::: Material supplied :::

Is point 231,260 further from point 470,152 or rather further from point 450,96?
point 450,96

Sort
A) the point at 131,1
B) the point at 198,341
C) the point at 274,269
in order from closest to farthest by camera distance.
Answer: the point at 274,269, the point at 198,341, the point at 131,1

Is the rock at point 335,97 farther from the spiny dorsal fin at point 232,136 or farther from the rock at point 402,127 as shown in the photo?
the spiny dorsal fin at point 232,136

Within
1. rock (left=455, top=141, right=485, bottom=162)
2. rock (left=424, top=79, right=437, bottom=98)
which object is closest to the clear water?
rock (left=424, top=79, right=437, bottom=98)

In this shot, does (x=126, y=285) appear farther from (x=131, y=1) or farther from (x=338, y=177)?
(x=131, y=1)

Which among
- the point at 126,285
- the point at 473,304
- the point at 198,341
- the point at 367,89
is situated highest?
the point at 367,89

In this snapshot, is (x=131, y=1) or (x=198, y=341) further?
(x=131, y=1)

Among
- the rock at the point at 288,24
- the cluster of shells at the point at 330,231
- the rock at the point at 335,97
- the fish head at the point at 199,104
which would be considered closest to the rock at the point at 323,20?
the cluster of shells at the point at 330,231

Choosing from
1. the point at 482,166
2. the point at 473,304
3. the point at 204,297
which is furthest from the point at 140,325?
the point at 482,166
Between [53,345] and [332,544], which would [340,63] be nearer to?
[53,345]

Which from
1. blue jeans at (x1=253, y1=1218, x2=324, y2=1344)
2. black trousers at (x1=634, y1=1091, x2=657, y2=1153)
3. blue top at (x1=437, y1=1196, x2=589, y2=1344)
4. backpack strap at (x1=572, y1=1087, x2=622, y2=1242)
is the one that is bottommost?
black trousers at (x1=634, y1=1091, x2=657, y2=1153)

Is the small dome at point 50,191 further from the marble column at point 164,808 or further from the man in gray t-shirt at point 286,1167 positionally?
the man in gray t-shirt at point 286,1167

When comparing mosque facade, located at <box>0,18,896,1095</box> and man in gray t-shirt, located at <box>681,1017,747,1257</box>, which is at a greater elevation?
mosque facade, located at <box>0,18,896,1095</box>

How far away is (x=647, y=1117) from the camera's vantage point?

:::

Copy all of the data. Keep every word exactly as it is.

» **Task response**:
Is point 231,260 further from point 470,152 or rather further from point 450,96?
point 450,96

Sort
A) the point at 131,1
B) the point at 198,341
C) the point at 274,269
in order from closest to farthest by camera distance.
Answer: the point at 274,269, the point at 198,341, the point at 131,1

Is the rock at point 335,97 farther from the spiny dorsal fin at point 232,136 or farther from the rock at point 402,127 as shown in the photo?
the spiny dorsal fin at point 232,136

Within
1. rock (left=455, top=141, right=485, bottom=162)
2. rock (left=424, top=79, right=437, bottom=98)
which object is closest to the clear water?
rock (left=424, top=79, right=437, bottom=98)

In this shot, does (x=126, y=285) appear farther from (x=131, y=1) or farther from (x=338, y=177)?
(x=131, y=1)

Which among
- the point at 126,285
- the point at 473,304
- the point at 198,341
- the point at 367,89
is situated highest?
the point at 367,89

In this snapshot, is (x=131, y=1) or (x=198, y=341) further?
(x=131, y=1)

Among
- the rock at the point at 288,24
- the cluster of shells at the point at 330,231
- the rock at the point at 335,97
- the fish head at the point at 199,104
which would be considered closest to the rock at the point at 323,20?
the cluster of shells at the point at 330,231

Choosing from
1. the point at 482,166
2. the point at 473,304
3. the point at 204,297
which is furthest from the point at 140,325?
the point at 482,166
Between [53,345] and [332,544], which would [340,63] be nearer to?
[53,345]

Which from
1. blue jeans at (x1=253, y1=1218, x2=324, y2=1344)
2. black trousers at (x1=634, y1=1091, x2=657, y2=1153)
3. blue top at (x1=437, y1=1196, x2=589, y2=1344)
4. backpack strap at (x1=572, y1=1087, x2=622, y2=1242)
is the one that is bottommost?
black trousers at (x1=634, y1=1091, x2=657, y2=1153)

Is the small dome at point 50,191 further from the marble column at point 164,808 or further from the man in gray t-shirt at point 286,1167 positionally?
the man in gray t-shirt at point 286,1167

When comparing mosque facade, located at <box>0,18,896,1095</box> and man in gray t-shirt, located at <box>681,1017,747,1257</box>, which is at a greater elevation?
mosque facade, located at <box>0,18,896,1095</box>

How far away is (x=647, y=1117) from the camera's vantage point?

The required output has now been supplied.